[ZendTo] Re: LDAPAuthorization for zendto

[Jules]

Patrick,

I have changed your approach slightly, resulting in only changing 
NSSADAuthentication.php and NSSLDAPAuthentication.php. I figured the AD 
people might want the feature too, so it's implemented in both systems.

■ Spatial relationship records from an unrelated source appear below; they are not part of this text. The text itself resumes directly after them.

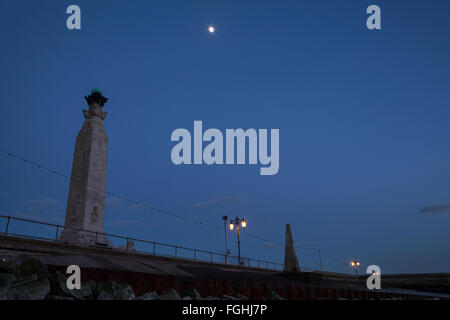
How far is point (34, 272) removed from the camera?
6.09 m

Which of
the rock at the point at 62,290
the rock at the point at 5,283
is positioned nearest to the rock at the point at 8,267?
the rock at the point at 5,283

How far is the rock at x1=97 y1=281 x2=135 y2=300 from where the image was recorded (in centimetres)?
635

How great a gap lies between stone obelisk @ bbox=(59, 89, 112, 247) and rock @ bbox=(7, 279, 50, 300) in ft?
83.1

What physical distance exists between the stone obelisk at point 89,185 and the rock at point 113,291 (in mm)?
24487

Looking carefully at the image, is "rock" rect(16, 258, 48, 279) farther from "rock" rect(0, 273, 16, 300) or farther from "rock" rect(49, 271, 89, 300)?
"rock" rect(0, 273, 16, 300)

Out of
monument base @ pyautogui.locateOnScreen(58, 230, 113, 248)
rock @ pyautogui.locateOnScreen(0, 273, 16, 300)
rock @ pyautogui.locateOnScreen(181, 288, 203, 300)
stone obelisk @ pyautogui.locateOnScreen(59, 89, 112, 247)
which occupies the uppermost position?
stone obelisk @ pyautogui.locateOnScreen(59, 89, 112, 247)

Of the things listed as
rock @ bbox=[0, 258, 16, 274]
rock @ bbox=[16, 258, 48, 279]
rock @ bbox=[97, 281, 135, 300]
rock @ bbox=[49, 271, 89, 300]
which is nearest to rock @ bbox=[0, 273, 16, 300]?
rock @ bbox=[16, 258, 48, 279]

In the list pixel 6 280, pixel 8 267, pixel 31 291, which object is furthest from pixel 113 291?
pixel 8 267

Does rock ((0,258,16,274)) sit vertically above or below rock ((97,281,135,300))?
above

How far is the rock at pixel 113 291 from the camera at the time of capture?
6.35 metres

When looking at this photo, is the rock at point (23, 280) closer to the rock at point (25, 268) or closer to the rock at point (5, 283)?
the rock at point (5, 283)
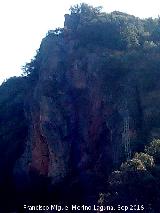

There are a couple of new preferences.php settings and one new 
zendto.conf setting, so you never have to mess with the code to 
translate it or tweak it.

Look in the attached zip file and you will find the 2 new files and a 
README.txt which tells you how to install and configure it. Hopefully 
you'll find that pretty simple.

I haven't got my own LDAP system, so I've only been able to test the AD 
version. So please let me know if it works for you or not!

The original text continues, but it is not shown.